Freins à disque sur route : avantages et inconvénients

Freins à disque sur route : avantages et inconvénients

Classé dans : Montages | 0

Quel cycliste n’a jamais eu de sueurs froides en constatant que ses freins ne fonctionnaient presque plus par temps de pluie ?

En 2015, l’UCI a autorisé le test des freins à disque pour les professionnels sur route, preuve que si la révolution n’est pas encore lancée, nombreux sont ceux qui s’interrogent sur l’intérêt de ce système. Suite au dernier Paris Roubaix, cette phase de test à été stoppée. Alors, qu’en est-il réellement ?

 

Les avantages

 

Les freins à disques sont utilisés par tous les VTTistes, par une large population de cyclocrossmen également ; disciplines ou il est important d’avoir un freinage puissant et précis.

Le freinage à disque sur route possède ces avantages, de plus et (c’est là sans doute leur principal atout) : les conditions météo (pluie, projections) n’altèrent en rien la qualité du freinage. Alors que les jantes en carbone pouvaient souffrir d’un freinage un peu hasardeux par temps humide, le disque reste très fiable quelque soit les conditions, et l’état de la route.

Autre atout : alors que les freins à patins ont tendance à chauffer sur de longues périodes (même si des progrès ont été faits), ce qui peut engendrer une déformation de la jante (carbone) ou une liquéfaction de la colle à boyau, il n’en est rien pour le disque. Cette solution est donc très intéressante pour les personnes roulant régulièrement sur des terrains montagneux, ou pour les cyclistes lourds qui doivent freiner plus fort pour réduire leur vitesse.

D’autre part, l’absence d’action de freinage sur la jante va augmenter sa durée de vie.

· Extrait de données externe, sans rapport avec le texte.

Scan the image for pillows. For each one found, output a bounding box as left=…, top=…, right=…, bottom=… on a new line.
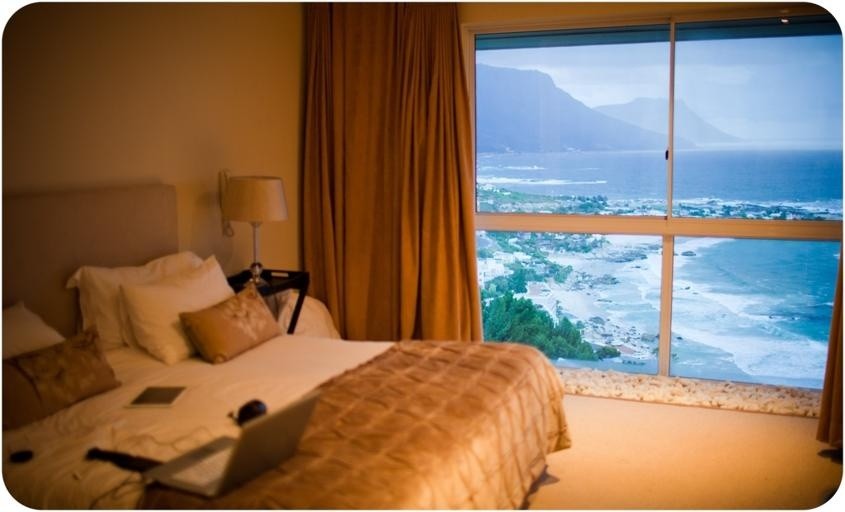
left=176, top=282, right=283, bottom=367
left=66, top=251, right=205, bottom=352
left=1, top=304, right=67, bottom=362
left=2, top=324, right=123, bottom=430
left=120, top=253, right=237, bottom=364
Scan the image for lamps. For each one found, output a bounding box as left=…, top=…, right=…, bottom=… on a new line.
left=221, top=175, right=289, bottom=289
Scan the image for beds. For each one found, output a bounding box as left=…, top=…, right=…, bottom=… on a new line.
left=3, top=182, right=573, bottom=510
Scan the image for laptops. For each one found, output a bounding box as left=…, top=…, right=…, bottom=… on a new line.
left=141, top=389, right=319, bottom=498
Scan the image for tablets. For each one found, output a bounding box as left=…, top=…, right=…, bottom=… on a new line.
left=129, top=385, right=188, bottom=407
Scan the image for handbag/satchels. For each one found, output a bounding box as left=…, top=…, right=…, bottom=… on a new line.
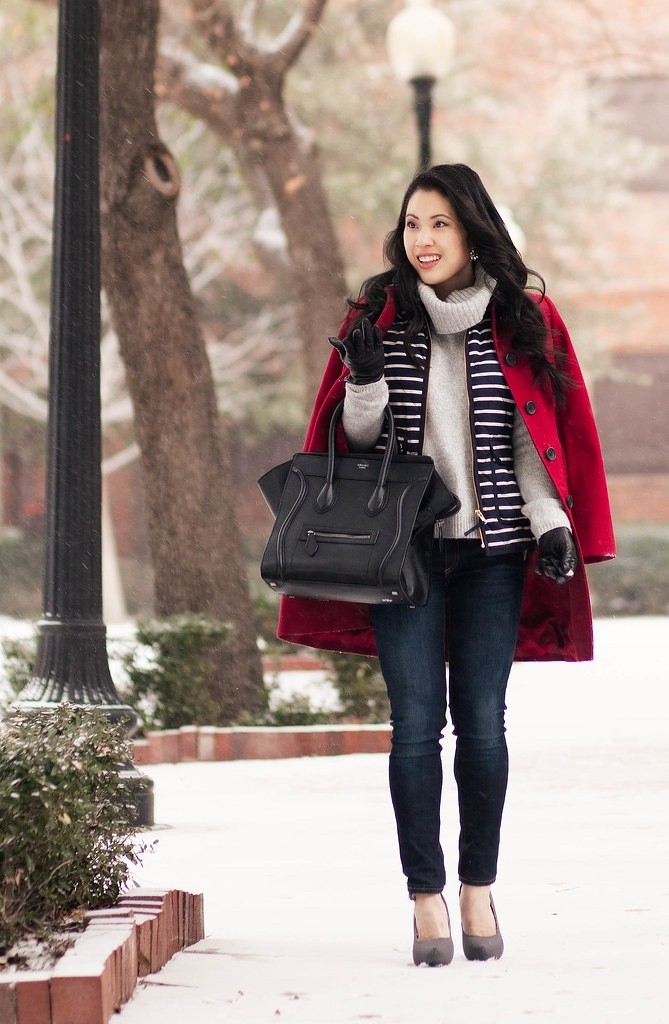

Tout comme une jante voilée, qui aurait rendu impossible la progression avec des patins, ne va pas influencer outre mesure la fin de votre sortie.

article

Les inconvénients

Puissance, précision, fiabilité et régularité : le frein à disque serait-il la panacée en terme de freinage ? Malgré ces avantages, la technique à ses détracteurs.

Changer ses patins de frein est relativement simple, purger ses freins hydrauliques est une autre paire de manches ! A faire au minimum une fois par an, cela impliquera de vous informer sur le sujet et de vous doter du matériel nécessaire (kit de purge).

D’autre part, les disques peuvent représenter un danger supplémentaire en cas de chute, surtout si vous vous trouvez dans un groupe. Ceci explique en grande partie pourquoi les équipes professionnelles, malgré l’accord de l’UCI en 2015, soient réticentes à y recourir pour le moment.

Autre danger attribué au disque : la résistance latérale qu’ils représentent par vent de côté (comme le feraient des jantes profilées).

Enfin, sachez que vous équiper d’un système de freinage à disque implique d’avoir un vélo adapté : cadre et fourche doivent être renforcés et être pourvu d’ergos pour accueillir le système. Cela représente donc un investissement. De plus votre vélo sera plus lourd d’environ 1/2kg qu’un vélo pourvu de freins à patins de gamme équivalente.

Pour résumer, on peut dire que le système à disque est adapté aux cyclistes adeptes de la montagne, qui ne sont pas à la chasse aux grammes superflus pour leur machine.